Par ailleurs, ce retour vers la période trouble et intense qu’est l’adolescence fut pour moi l’occasion de remonter à la racine de l’anxiété qui m’habite encore aujourd’hui. Je me suis offert une thérapie, finalement. Ha!
Quel genre d’adolescente étiez-vous? La protagoniste de Kaléidoscope mon cœur vous ressemble-t-elle?

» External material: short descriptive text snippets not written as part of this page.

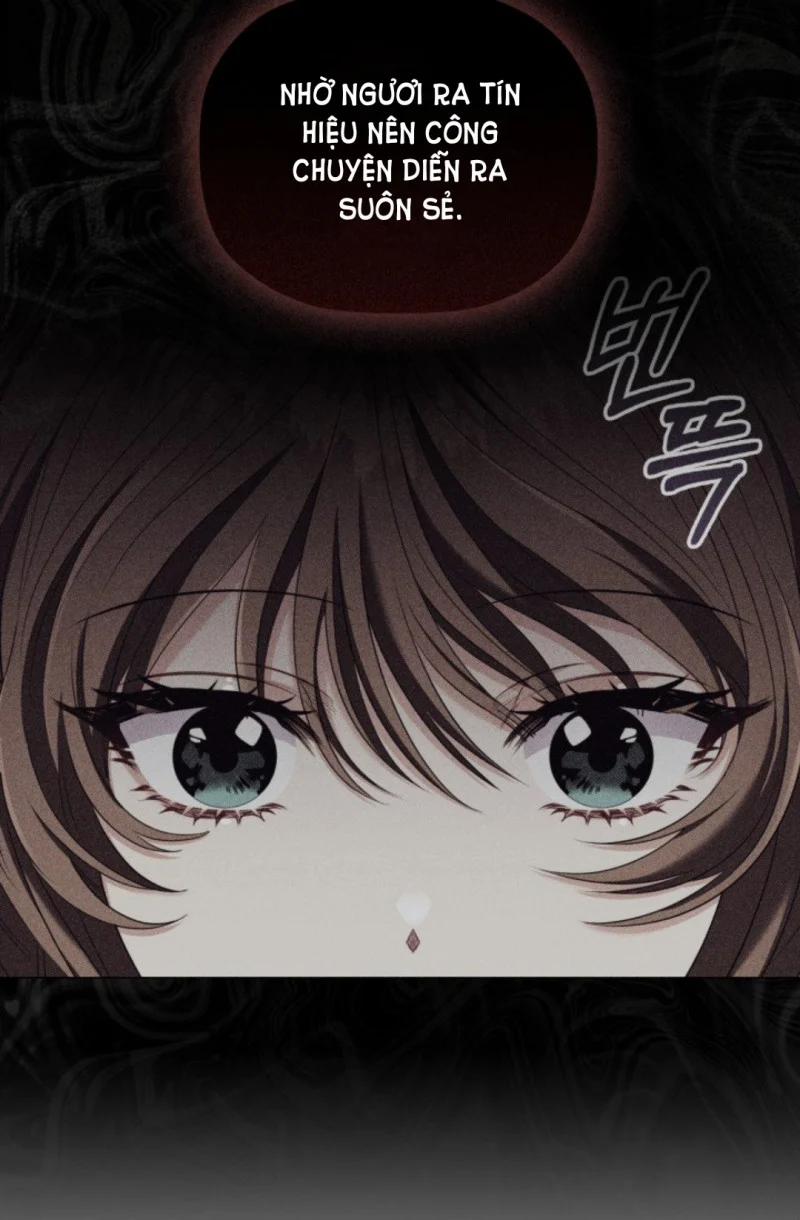 Mùi Hương Của Ác Quỷ 34 trang 42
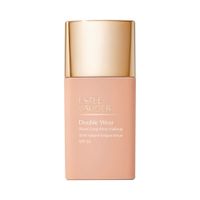 Base Estee Lauder Double Wear Sheer Matte Makeup SPF 20 - 2C2 Pale Almond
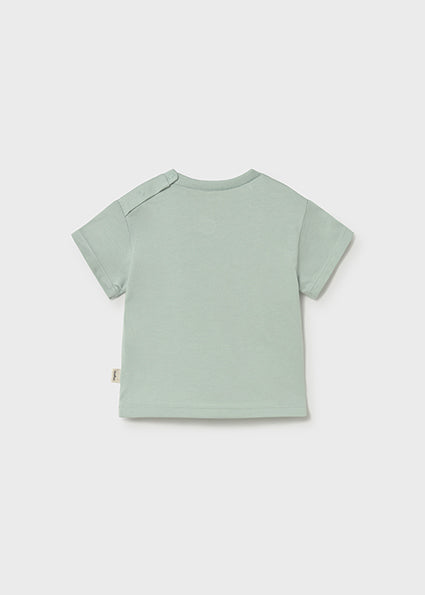 01077-Maglia m/c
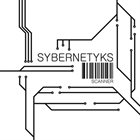 SYBERNETYKS Scanner album cover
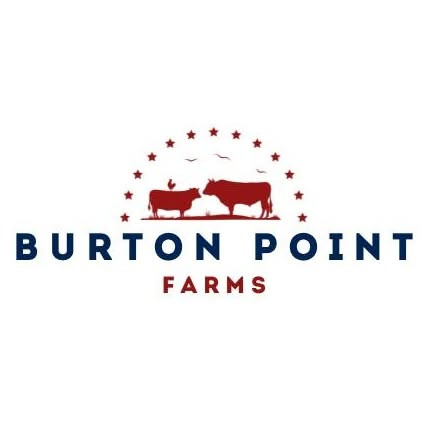 Burton Point Farms profile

En bonne partie, oui. Disons que la narratrice de Kaléidoscope est un amalgame entre l’enfant et l’adolescente que j’ai été et l’adulte que je suis (dans la «vraie vie», mes séances chez la psy ne sont pas arrivées avant la trentaine, par exemple). Jeune ado, j’étais bel et bien sensible, soucieuse, souvent dans la comparaison ou l’anticipation. Plutôt mal dans ma peau, je manquais d’assurance, tout en étant très désireuse de plaire (un combo assez inconfortable merci). Réservée et rêveuse, je m’inventais en secret des romances dévorantes et de folles escapades autour du monde… Ça a rempli de nombreux journaux intimes, qui contiennent d’ailleurs mes tout premiers poèmes.
Heureusement, j’ai été forcée de développer des outils, et la situation est tout autre aujourd’hui. Bien que l’anxiété fasse toujours partie de ma vie, j’arrive beaucoup plus aisément à conjuguer avec elle. Voyons ça positivement: sans tous ces malaises, je n’aurais ni adopté une posture d’observation, ni appris à mettre des mots sur ce que je vivais. Et je n’aurais sûrement pas autant d’imagination!
Le recueil aborde le sujet très pertinent et, semble-t-il, de plus en plus actuel de l’anxiété chez les adolescents. Pourquoi était-il important pour vous de parler de troubles anxieux?
Pour qu’on se débarrasse de la honte, une bonne fois pour toutes! Parce que même si on en parle plus que jamais, il semble que la vulnérabilité soit encore trop souvent flanquée d’une certaine gêne, ce que je trouve terriblement dévastateur, surtout pour des adultes en devenir. La possibilité d’intercepter cette honte chez l’ado, de lui faire comprendre qu’iel n’est pas seul.e, qu’iel peut exister dans son entièreté et quand même toucher au bonheur, est pour moi infiniment réjouissante. Cet affranchissement, doublé du sentiment d’appartenance si avidement recherché à l’adolescence, peut passer par la littérature. Et changer la donne.
Il semble que la vulnérabilité soit encore trop souvent flanquée d’une certaine gêne, ce que je trouve terriblement dévastateur, surtout pour des adultes en devenir.
Extrait de l’entretien
Qu’est-ce que l’image du kaléidoscope représente pour vous?
Je trouve qu’il s’agit d’un mécanisme efficace pour permettre de comprendre toute la mouvance qui se déploie dans la tête d’une personne aux prises avec l’anxiété. Le foisonnement d’images créées par le kaléidoscope éblouit autant qu’il étourdit; des possibilités, sombres ou lumineuses, se créent à une vitesse folle dans l’esprit des anxieux.ses. Comme le dit la narratrice, «c’est un pouvoir magique / catastrophique».
La rotation nécessaire à la création des motifs du kaléidoscope contribue aussi à illustrer le tourbillon dans lequel est aspiré la personne anxieuse: le passé ressassé, le futur fantasmé, tout ce «tournage en rond» dont on est prisonnier, tout ça provoque le repli, ferme l’horizon. Et les miroirs, nécessaires au reflet des images dans le cylindre, soulignent l’obsession de l’adolescente pour le regard qu’on lui porte, qu’elle porte sur elle-même.
Enfin, je trouvais important d’injecter une dose d’espoir au récit. La lumière au bout du tube, en quelque sorte. Sans lumière, il ne se crée pas d’images.
Livre publié dans la collection « Brise-glace ».